Directions —
From the passage on the REE and 10X Capital pro forma statements, quote word for word the stretch that begins at "The following unaudited" and stops after "for the transaction.".

Excerpt to read —
[Start of Attachment]
The following unaudited pro forma condensed combined balance sheet as of December 31, 2020 and the unaudited pro forma condensed combined statements of operations for the year ended December 31, 2020 are based on the historical financial statements of REE and historical financial statements of 10X Capital. The transaction accounting adjustments for the transaction consist of those necessary to account for the transaction.
The unaudited pro forma condensed combined balance sheet as of December 31, 2020, assumes that the Transactions occurred on December 31, 2020. The unaudited pro forma condensed combined statements of income for the year ended December 31, 2020 present pro forma effect to the Transactions as if they had been completed on January 1, 2020.
REE and 10X Capital did not have any historical relationship prior to the Transactions. Accordingly, no pro forma adjustments were required to eliminate activities between the companies.
[End of Attachment]
Information shown —
[Start of Attachment]
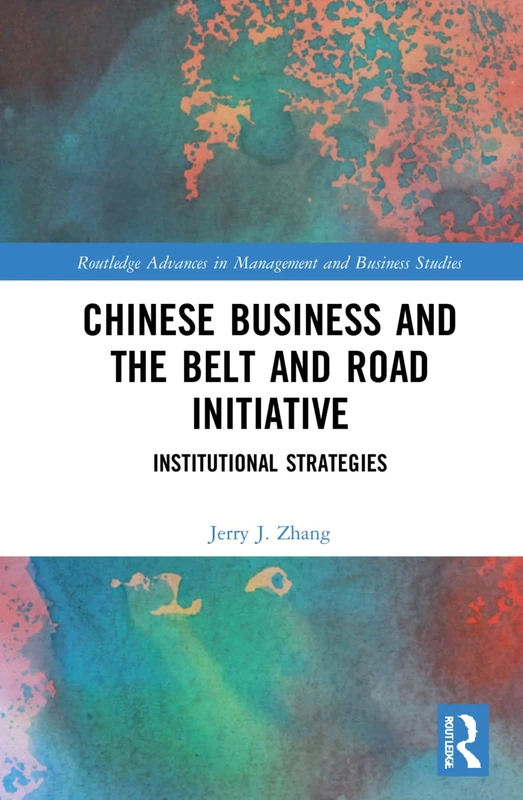 Routledge Chinese Business and the Belt and Road Initiative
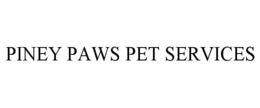 PINEY PAWS PET SERVICES trademark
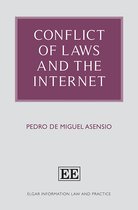 Elgar Information Law and Practice series - Conflict of Laws and the Internet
[End of Attachment]
Solution to the exercise —
The following unaudited pro forma condensed combined balance sheet as of December 31, 2020 and the unaudited pro forma condensed combined statements of operations for the year ended December 31, 2020 are based on the historical financial statements of REE and historical financial statements of 10X Capital. The transaction accounting adjustments for the transaction consist of those necessary to account for the transaction.